MOSCOW: Russia is planning early next week to charge Alexei Navalny, an anti-corruption crusader and a leader of the opposition, in a probe over losses at a state-owned firm, his lawyer said Friday.
The probe represents one of the most serious legal challenges yet for Navalny, 36, a charismatic lawyer who has twice spent short stints in jail for his role in protests against President Vladimir Putin.
"Alexei has been ordered to appear Monday at the Investigative Committee (in Moscow) to face charges over the so-called KirovLes case," defence lawyer Vadim Kobzev told AFP.
Kobzev said he did not know whether Navalny would be arrested but added he could face between two and five years in prison under the charges of causing damage to assets.
Investigators earlier this month re-opened a two-year-old probe against Navalny after Russia's top investigator Alexander Bastrykin dressed down his subordinates in the Kirov region for closing it earlier this year.
"You had a criminal probe against this person and you closed it on the sly," government newspaper Rossiiskaya Gazeta quoted Bastrykin as saying earlier this month. "There won't be mercy for such things."
According to investigators, forestry firm KirovLes company sustained losses of over 1 million rubles ($30,900) between April and August 2009 due to the actions of Navalny who at the time was an adviser to the Kirov region's governor.
Navalny has denied the charges. A spokeswoman for the Investigative Committee declined to comment on Friday.
Known for his rousing rhetoric and knack for catchphrases, Navalny has emerged as the star of the protest movement against Putin's decade-long rule and one of its biggest hopes as a serious challenge to the Russian strongman.
Over the past months he tirelessly encouraged Russians to fight for their rights and published a number of reports exposing corruption in the government and state companies.

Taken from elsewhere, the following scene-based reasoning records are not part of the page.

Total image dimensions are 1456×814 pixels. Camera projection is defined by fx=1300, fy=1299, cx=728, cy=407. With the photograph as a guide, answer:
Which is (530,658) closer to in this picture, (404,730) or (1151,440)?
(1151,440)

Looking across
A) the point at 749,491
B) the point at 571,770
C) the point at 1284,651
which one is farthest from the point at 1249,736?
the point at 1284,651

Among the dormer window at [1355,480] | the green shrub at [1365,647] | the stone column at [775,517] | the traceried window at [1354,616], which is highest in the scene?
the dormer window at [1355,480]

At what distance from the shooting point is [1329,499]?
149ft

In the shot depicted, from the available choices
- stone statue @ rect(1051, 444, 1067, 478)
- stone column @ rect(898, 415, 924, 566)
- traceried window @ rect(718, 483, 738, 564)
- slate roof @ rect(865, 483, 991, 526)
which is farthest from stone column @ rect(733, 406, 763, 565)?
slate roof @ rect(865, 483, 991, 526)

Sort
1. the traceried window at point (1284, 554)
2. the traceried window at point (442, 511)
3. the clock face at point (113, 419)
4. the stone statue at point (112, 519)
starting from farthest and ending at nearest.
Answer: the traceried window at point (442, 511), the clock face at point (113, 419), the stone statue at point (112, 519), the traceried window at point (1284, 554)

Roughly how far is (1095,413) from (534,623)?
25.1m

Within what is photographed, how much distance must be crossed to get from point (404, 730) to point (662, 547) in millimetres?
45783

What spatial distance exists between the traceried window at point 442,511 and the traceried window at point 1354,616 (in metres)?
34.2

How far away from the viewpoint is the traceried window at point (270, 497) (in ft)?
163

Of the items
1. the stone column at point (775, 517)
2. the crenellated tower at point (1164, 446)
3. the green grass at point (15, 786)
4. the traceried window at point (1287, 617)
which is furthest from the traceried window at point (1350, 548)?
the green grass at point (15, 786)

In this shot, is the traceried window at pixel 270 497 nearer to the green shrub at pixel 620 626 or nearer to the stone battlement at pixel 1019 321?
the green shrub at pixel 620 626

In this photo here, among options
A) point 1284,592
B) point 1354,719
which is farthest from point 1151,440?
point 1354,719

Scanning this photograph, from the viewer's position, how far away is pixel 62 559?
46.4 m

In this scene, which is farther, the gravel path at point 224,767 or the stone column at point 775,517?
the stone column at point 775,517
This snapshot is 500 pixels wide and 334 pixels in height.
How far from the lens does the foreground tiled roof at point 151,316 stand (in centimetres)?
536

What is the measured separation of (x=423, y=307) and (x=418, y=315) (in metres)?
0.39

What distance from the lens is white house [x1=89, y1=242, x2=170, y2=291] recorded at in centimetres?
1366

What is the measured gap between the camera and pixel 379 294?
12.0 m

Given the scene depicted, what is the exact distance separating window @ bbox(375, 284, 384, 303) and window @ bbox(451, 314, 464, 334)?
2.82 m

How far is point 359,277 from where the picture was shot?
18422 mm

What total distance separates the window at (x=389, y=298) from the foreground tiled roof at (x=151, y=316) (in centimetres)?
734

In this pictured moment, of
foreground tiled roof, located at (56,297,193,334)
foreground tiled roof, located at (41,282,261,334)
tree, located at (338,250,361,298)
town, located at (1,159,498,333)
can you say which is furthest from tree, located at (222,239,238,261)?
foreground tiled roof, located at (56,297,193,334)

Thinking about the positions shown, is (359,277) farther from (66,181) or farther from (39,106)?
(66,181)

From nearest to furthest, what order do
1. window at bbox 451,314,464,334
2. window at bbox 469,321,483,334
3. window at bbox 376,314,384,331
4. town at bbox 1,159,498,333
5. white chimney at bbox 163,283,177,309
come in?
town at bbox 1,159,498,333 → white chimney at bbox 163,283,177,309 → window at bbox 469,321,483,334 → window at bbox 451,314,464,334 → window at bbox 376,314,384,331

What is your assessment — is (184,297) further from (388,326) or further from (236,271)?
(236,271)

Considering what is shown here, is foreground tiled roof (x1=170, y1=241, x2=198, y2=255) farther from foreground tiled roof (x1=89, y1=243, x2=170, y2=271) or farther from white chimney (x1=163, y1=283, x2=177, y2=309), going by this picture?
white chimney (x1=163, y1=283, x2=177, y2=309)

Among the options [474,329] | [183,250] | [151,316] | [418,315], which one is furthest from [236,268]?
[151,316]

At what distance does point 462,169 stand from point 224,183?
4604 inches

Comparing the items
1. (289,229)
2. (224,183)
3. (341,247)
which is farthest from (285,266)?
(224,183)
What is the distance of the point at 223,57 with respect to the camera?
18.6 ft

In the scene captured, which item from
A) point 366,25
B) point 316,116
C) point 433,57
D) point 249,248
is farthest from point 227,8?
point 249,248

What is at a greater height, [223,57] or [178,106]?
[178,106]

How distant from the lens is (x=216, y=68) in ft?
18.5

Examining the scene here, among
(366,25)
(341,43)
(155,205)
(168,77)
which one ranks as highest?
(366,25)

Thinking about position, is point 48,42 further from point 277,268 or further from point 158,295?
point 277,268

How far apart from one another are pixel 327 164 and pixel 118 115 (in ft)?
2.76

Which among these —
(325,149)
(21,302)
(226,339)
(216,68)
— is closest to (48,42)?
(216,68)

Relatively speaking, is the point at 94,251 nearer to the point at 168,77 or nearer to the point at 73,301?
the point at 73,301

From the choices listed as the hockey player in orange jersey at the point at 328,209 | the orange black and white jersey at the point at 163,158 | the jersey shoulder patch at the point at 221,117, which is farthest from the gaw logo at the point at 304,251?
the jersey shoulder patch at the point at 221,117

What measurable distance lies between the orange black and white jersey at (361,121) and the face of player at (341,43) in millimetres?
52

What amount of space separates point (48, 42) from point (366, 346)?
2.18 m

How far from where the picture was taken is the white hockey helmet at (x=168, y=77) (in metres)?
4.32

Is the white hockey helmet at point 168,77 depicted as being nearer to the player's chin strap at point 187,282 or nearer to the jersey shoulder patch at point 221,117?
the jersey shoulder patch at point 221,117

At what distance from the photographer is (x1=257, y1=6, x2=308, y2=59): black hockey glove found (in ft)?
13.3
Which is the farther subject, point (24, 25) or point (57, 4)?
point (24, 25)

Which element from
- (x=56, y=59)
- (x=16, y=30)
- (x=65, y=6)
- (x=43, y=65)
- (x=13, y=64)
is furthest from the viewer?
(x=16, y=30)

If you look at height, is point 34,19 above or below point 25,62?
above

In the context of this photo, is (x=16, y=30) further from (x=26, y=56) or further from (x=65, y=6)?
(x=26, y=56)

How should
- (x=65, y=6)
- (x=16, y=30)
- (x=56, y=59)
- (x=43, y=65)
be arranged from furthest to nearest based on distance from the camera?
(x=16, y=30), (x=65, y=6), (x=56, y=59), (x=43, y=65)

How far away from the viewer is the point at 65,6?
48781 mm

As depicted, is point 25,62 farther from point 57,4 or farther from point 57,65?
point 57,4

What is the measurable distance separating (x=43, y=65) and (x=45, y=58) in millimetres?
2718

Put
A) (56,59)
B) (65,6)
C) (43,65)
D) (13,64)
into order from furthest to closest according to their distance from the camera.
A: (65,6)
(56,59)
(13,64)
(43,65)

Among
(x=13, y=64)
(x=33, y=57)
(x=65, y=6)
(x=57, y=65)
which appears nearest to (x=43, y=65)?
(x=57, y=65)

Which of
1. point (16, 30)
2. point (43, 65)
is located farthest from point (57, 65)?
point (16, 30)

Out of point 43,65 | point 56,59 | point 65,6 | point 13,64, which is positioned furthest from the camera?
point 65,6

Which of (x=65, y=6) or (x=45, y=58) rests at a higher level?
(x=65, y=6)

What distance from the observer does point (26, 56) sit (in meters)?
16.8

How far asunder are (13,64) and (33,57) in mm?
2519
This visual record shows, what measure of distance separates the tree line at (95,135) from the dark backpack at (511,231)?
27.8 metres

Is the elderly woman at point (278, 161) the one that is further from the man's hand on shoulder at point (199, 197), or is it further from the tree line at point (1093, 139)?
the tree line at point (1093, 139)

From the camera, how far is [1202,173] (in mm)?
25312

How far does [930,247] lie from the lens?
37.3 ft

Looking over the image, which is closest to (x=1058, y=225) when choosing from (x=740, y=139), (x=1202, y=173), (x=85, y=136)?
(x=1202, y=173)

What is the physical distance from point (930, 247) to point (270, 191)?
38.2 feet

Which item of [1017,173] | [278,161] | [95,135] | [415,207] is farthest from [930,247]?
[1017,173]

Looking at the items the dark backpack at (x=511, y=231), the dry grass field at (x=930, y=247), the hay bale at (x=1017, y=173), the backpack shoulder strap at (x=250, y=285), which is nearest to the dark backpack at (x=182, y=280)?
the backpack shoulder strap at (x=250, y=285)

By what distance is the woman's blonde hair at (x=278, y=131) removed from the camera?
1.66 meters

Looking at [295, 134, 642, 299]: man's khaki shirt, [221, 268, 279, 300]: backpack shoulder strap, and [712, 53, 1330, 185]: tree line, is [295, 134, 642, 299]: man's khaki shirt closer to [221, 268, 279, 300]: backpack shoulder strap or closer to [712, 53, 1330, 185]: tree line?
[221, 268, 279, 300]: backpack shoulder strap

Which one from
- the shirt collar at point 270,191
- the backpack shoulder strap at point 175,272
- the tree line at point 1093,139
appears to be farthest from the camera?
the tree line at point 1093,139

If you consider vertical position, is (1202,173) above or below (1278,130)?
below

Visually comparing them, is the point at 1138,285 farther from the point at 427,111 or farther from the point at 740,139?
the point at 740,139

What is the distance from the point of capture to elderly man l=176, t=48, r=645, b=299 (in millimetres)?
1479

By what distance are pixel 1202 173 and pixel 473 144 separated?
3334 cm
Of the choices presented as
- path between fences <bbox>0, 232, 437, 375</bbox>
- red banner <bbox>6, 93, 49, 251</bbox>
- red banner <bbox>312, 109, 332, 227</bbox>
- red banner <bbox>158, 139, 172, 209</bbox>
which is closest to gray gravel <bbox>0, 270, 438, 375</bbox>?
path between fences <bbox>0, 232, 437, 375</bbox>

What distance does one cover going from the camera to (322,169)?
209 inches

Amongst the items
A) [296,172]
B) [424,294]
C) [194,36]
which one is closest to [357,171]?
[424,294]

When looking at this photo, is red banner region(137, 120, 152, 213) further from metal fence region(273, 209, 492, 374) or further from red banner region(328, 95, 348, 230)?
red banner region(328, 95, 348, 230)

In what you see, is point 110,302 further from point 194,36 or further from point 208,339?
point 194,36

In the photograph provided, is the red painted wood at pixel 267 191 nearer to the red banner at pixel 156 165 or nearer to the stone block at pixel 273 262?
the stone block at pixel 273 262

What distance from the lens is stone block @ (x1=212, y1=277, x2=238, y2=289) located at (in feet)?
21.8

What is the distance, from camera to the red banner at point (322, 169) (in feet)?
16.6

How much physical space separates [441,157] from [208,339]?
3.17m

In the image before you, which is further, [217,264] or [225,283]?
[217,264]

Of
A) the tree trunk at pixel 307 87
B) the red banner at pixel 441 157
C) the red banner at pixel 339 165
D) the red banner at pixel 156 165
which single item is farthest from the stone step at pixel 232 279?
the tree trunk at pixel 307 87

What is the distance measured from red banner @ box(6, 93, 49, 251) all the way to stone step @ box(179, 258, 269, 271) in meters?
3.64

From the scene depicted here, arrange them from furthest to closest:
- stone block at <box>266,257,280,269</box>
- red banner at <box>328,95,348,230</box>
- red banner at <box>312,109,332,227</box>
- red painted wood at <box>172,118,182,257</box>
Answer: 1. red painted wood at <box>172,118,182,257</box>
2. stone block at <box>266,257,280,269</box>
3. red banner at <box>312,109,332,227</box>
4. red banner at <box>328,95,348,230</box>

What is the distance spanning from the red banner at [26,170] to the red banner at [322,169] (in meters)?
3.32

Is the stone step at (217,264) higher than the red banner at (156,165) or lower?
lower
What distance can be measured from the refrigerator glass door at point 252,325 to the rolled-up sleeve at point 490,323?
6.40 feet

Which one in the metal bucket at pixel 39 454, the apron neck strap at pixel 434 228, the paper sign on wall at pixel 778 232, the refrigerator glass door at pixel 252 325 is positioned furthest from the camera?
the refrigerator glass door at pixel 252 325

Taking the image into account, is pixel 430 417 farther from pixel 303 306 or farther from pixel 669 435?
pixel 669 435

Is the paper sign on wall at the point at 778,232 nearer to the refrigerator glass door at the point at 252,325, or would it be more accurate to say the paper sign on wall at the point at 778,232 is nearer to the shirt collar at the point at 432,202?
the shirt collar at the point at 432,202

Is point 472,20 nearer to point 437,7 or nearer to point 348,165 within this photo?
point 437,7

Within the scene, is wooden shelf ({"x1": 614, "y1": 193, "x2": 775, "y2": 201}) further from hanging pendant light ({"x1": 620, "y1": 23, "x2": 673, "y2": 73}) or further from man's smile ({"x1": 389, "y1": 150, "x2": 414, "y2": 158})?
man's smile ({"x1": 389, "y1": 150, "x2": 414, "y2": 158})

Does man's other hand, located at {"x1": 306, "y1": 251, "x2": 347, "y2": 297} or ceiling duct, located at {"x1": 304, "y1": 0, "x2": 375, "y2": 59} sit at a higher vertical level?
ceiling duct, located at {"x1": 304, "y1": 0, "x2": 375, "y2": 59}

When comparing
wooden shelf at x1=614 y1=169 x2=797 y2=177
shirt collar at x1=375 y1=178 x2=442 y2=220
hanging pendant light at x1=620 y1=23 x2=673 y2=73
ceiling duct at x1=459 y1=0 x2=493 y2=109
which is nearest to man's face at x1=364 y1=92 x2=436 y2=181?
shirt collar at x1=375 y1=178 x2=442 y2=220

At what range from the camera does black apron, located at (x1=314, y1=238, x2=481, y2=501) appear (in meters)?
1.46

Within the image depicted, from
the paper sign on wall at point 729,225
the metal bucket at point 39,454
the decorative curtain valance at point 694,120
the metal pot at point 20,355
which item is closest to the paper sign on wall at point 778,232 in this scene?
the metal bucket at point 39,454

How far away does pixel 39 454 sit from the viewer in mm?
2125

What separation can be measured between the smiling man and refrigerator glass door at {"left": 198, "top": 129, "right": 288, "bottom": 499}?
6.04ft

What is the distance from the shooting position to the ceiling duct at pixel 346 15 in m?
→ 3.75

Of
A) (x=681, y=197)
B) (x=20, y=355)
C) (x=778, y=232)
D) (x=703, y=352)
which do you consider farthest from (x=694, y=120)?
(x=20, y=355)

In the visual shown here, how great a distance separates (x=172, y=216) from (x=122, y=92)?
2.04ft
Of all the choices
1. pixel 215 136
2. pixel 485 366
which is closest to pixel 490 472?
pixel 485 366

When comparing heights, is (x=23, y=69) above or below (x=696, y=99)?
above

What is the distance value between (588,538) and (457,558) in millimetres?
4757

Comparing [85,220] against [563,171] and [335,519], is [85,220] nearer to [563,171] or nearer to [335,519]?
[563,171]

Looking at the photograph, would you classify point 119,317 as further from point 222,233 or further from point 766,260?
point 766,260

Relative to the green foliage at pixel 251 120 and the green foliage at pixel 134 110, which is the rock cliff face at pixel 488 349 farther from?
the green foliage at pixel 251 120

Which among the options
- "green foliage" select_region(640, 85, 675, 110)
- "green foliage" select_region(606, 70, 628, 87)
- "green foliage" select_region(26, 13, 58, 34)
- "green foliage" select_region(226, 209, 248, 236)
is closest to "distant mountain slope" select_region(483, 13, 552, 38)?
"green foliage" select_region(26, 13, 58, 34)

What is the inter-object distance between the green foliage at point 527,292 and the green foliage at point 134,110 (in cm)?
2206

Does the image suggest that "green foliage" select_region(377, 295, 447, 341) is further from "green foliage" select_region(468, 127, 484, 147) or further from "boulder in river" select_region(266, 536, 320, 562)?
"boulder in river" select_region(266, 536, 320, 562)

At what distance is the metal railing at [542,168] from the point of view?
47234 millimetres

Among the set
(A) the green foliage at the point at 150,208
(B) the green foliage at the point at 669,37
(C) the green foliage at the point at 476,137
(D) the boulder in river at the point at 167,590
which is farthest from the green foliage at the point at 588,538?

In April, Time magazine named him among the world's 100 most influential people.
On Thursday, Navalny in an apparent counter-attack on Bastrykin, published documents alleging that Bastrykin had until 2009 a long-term residence permit in the Czech Republic as well as undeclared business interests.
In a huge irony, he sent a formal request to the Investigative Committee, which is often called the Russian equivalent of the US Federal Bureau of Investigation, to probe its boss. Similar requests have been sent to Putin and the FSB security service.
Bastrykin is a close ally of Putin and has managed to hold on to his job despite a number of high-profile scandals.
Last month, the country's top opposition newspaper Novaya Gazeta said Bastrykin had personally taken its deputy editor to a forest and threatened his life. The top investigator initially denied all the claims but then offered a public apology.
Opposition activists and rights campaigners accuse the Kremlin of a ruthless crackdown on the motley opposition movement since Putin's return for a historic third term in May.
In less than three months after Putin started his new term, the Kremlin-controlled parliament has rushed through a string of laws that raise fines for protesters and force internationally-funded non-governmental organisations to carry a "foreign agent" tag.